Après La Soif du Mal, Orson Welles rompt les ponts avec l’industrie américaine du cinéma. Il commence à travailler à une adaptation du Don Quichotte de Cervantes mais là encore la production est houleuse. Finalement, Welles trouve dans le roman de Franz Kafka Le Procès le support idéal pour l’expression de ses obsessions, d’autant qu’elles ont consolidées par ses difficultés perpétuelles.
Les frères Salking laissent carte blanche à Welles pour réaliser son film mais le cinéaste était quand même obligé de composer avec un budget plus serré que ce à quoi il aspirait. Welles doit renoncer aux ambitieux décors qu’ils projetait de faire construire dans un studio de Zagreb et devra se contenter de tourner en grande partie son film dans la gare d’Orsay à Paris.

## Items de raisonnement spatial visuel
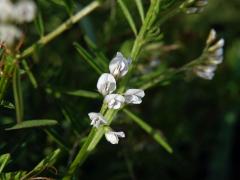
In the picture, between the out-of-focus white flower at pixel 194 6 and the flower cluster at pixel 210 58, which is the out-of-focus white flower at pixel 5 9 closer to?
the out-of-focus white flower at pixel 194 6

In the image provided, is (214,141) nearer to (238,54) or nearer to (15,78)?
(238,54)

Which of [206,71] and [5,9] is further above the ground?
[5,9]

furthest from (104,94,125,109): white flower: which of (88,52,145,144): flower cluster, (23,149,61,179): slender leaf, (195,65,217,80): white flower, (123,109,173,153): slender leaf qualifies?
(195,65,217,80): white flower

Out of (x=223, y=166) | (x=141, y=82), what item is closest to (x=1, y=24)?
(x=141, y=82)

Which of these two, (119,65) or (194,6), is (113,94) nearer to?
(119,65)

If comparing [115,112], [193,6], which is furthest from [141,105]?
[115,112]

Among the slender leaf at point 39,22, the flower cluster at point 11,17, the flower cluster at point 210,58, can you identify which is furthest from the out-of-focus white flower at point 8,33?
the flower cluster at point 210,58
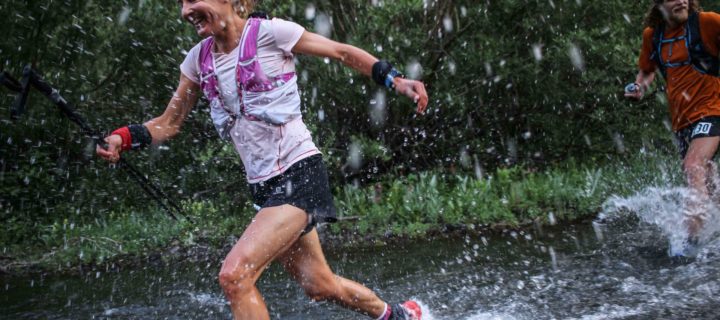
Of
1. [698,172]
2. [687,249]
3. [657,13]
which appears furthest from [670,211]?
[657,13]

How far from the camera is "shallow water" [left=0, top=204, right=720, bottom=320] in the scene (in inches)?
185

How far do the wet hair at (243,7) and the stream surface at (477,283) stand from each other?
6.46 feet

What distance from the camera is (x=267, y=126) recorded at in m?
3.74

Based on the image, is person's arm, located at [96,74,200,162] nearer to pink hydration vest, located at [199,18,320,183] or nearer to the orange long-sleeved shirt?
pink hydration vest, located at [199,18,320,183]

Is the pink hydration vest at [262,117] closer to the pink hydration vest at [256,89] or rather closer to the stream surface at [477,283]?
the pink hydration vest at [256,89]

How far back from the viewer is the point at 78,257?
7230 mm

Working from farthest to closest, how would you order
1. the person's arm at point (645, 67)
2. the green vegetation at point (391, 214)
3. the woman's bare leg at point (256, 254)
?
1. the green vegetation at point (391, 214)
2. the person's arm at point (645, 67)
3. the woman's bare leg at point (256, 254)

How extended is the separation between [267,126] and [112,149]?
770 mm

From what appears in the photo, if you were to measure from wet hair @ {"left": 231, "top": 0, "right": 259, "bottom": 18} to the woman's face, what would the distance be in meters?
0.08

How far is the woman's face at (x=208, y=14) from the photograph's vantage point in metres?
3.65

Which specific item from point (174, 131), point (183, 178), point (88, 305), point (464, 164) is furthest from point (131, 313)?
point (464, 164)

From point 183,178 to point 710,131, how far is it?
529 centimetres

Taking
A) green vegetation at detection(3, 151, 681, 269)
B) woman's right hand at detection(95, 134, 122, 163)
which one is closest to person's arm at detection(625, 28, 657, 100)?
green vegetation at detection(3, 151, 681, 269)

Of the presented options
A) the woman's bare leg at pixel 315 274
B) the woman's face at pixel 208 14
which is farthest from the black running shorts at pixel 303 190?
the woman's face at pixel 208 14
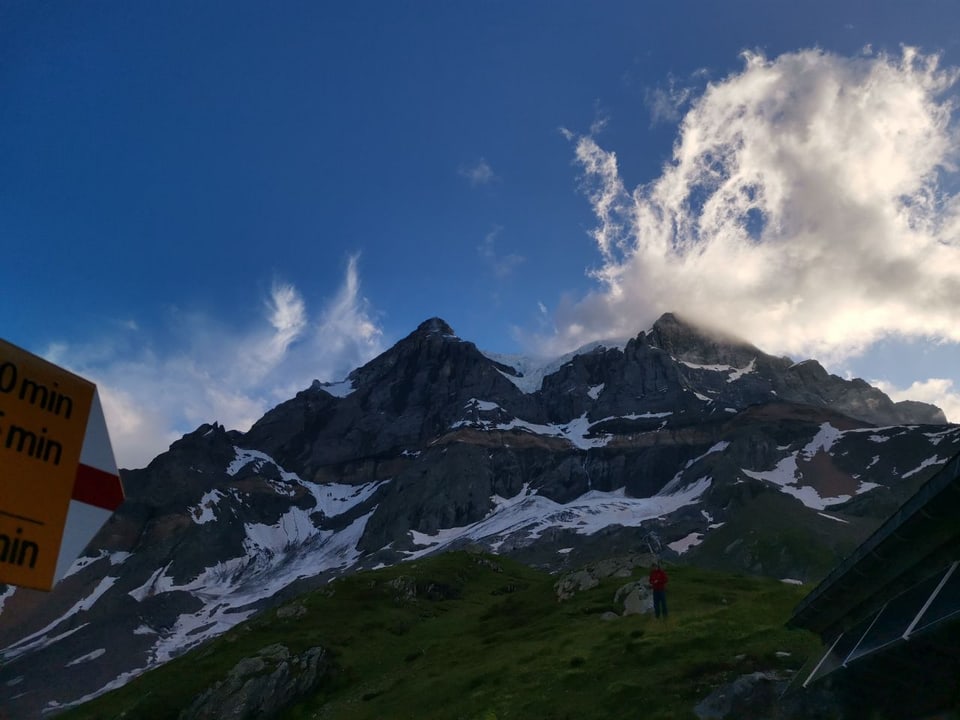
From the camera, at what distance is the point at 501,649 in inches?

## Tâches et exercices
1 – D'après le texte sur Orson Welles, pourquoi le cinéaste a-t-il dû tourner une grande partie de son film dans la gare d'Orsay ? Répondez en une à trois phrases.
2 – Montrez chaque ligne des enregistrements qui contient la chaîne « vegetation », en tenant compte de la casse.

## Problèmes résolus
1 – Bien que les frères Salking lui aient laissé carte blanche, Welles devait composer avec un budget plus serré que celui auquel il aspirait. Il a donc renoncé aux ambitieux décors qu'il projetait de faire construire dans un studio de Zagreb et s'est contenté de la gare d'Orsay à Paris.

2 –
2. the green vegetation at point (391, 214)
1. the green vegetation at point (391, 214)
A) green vegetation at detection(3, 151, 681, 269)
green vegetation at detection(3, 151, 681, 269)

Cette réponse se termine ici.